Cualquier persona que escuchara el sonido de lejos podría asegurar que allí estaba actuando una banda, que no era solo Oscar y su alter ego, que no eran solo la unión de ambas personalidades sobre un escenario. Porque la energía y la fuerza que desprende este artista, volcánico desde sus raíces, es solo comparable con los destellos de una banda en toda regla.
El músico va desde el son, la guaracha, el folclor latinoamericano, e ska, la trova y el rock and roll como quien se bebe un vaso de agua. No hay medias tintas. A veces quiere contenerse sobre el escenario, pero no lo logra y vuelca todos los ritmos que tiene en su garganta sobre el público, para armar una suerte de orgía sonora que solo puede terminar en el éxtasis colectivo, en la última palabra que más adelante pronunciará para despedirse.
Pero ahora es un animal de escenario. Contorsiona el cuerpo como un obrero del circo y nadie sabe cómo en medio de los movimientos reptilianos puede tocar la guitarra. Pero lo hace. De sus canciones salen motivos para a la celebración del ritmo y para la angustia. Para su angustia, que de alguna medida se parece a la que viven en silencio algunas de las personas cuyos ojos brillan en la oscuridad, encendidos, quizás por el propio brillo de los ojos del músico.

···

Reproduce sin cambios la parte del texto sobre la actuación de Oscar que comienza en las palabras "El músico va" y termina después de "pronunciará para despedirse.".

**Extracto de datos**
···

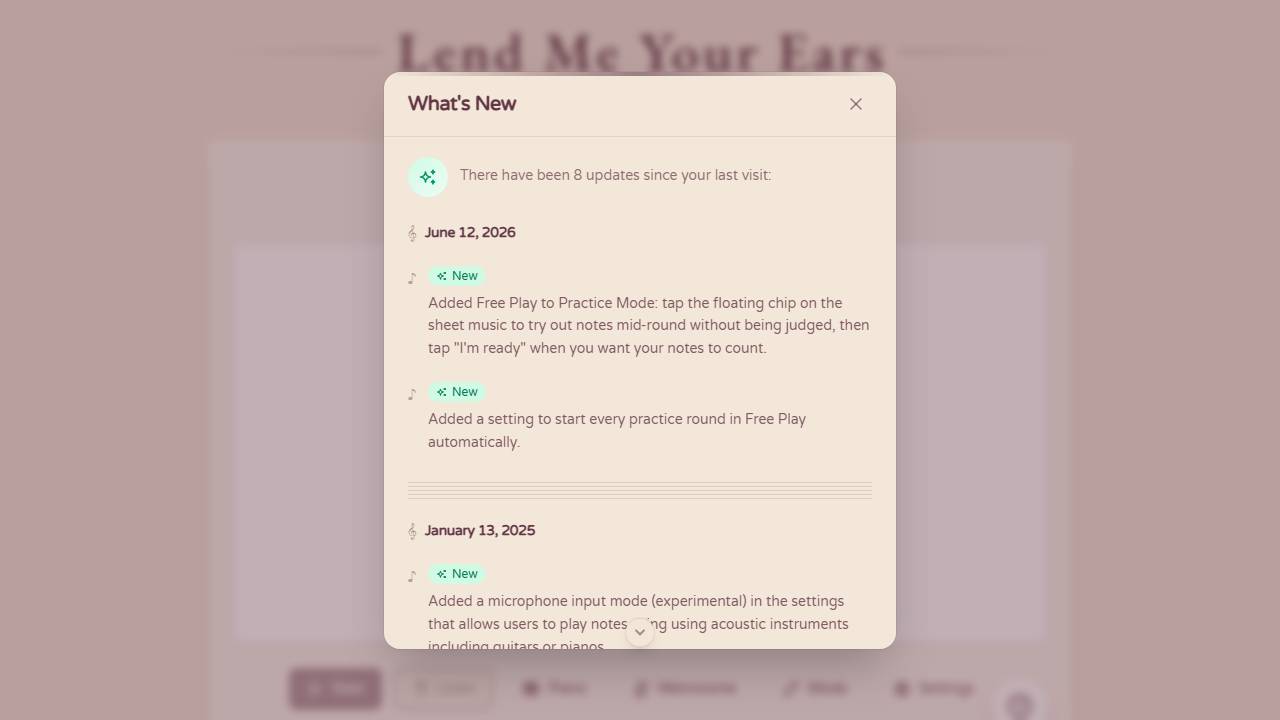 Lend Me Your Ears screenshot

···

**Respuesta escrita**
El músico va desde el son, la guaracha, el folclor latinoamericano, e ska, la trova y el rock and roll como quien se bebe un vaso de agua. No hay medias tintas. A veces quiere contenerse sobre el escenario, pero no lo logra y vuelca todos los ritmos que tiene en su garganta sobre el público, para armar una suerte de orgía sonora que solo puede terminar en el éxtasis colectivo, en la última palabra que más adelante pronunciará para despedirse.